Je fais connaissance de l’éducateur qui le remplacera et nous nous rendons dans la médiathèque. Je m’avise auprès de celui-ci du nombre de détenus inscrits : deux. Je suis un peu déçue, j’aurais préféré davantage de participants pour permettre plus d’interactivités, mais c’est ainsi. Le propre de l’intervenant est de s’adapter à chacune des situations.
À la demande du pôle culturel, qui m’avait sollicitée un mois plus tôt pour connaitre le matériel dont j’aurais besoin, j’avais répondu « quelques feutres pour le paperboard et une petite bouteille d’eau en cette période caniculaire ». En réduisant mes exigences au maximum, j’avais cru bannir des services toute tracasserie. Que nenni ! puisque je me retrouvais face à un tableau blanc privé de ses feutres et dans une salle étouffante sans une goutte d’eau à boire après avoir passé une heure de route dans un habitacle surchauffé…
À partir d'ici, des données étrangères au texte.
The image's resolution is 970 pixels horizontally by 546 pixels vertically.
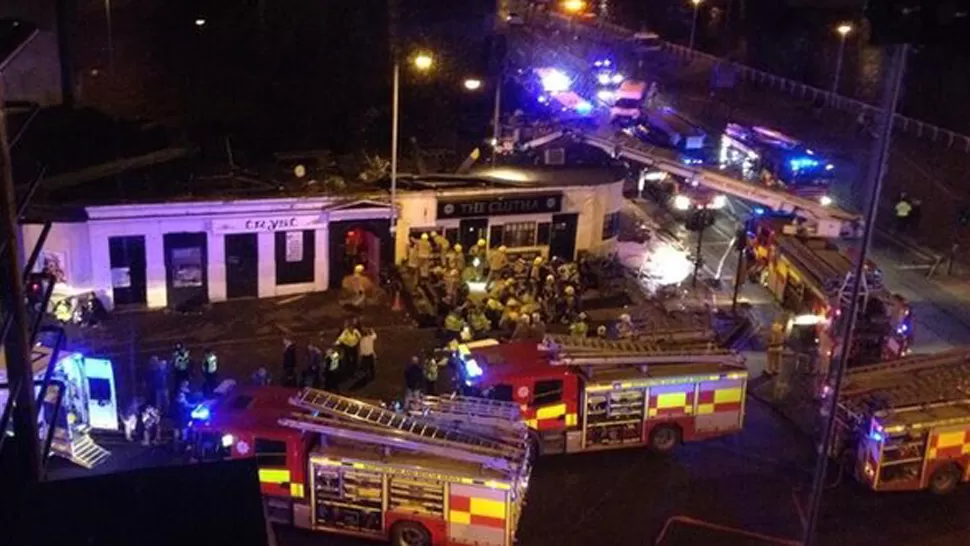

Un peu dépitée, j’en tirais mes conclusions : d’un côté- une demande pointilleuse des services pénitentiaires en amont de l’intervention et à l’entrée de l’établissement, de l’autre- une absence de répondant de ces mêmes services pour une demande basique…Je ne condamne pas. Je sais que l’institution dispose de peu de personnel et de moyens ; mais quand même ! C’est assez frustrant.
Peu de temps après, les surveillants amenaient les deux jeunes garçons. Je débutais par les présentations d’usage tandis que l’éducateur, visiblement embarrassé, demandait aux surveillants de trouver des feutres et de l’eau.
La thématique que j’avais souhaité développer au cours de cet atelier est celle du « Héros » qui me semblait appropriée pour ce public en manque de repères.
Être un héros du quotidien ne nécessite aucun diplôme ni apprentissage particulier mais des vertus de bravoure et d’altruisme, de dépassement de soi et de bonne volonté.
Quelques minutes plus tard, les surveillants m’apportaient deux feutres. Je vais enfin pouvoir me servir du tableau. J’ai droit également à une grande bouteille d’eau. Ça tombe bien, je meurs de soif. Malheureusement, celle-ci est chaude. Pas tiède, mais chaude ! Loin de moi l’idée de faire ma diva mais je dois reconnaitre que, vraiment, cette bouteille a dû demeurer plusieurs heures en plein soleil. Cette eau ne désaltère pas, elle est chaude. Tant pis. Je m’en passerai. Pas facile de parler avec la bouche sèche.
En sollicitant les jeunes, je les aide à découvrir les différentes typologies de héros que l’on peut trouver dans notre société.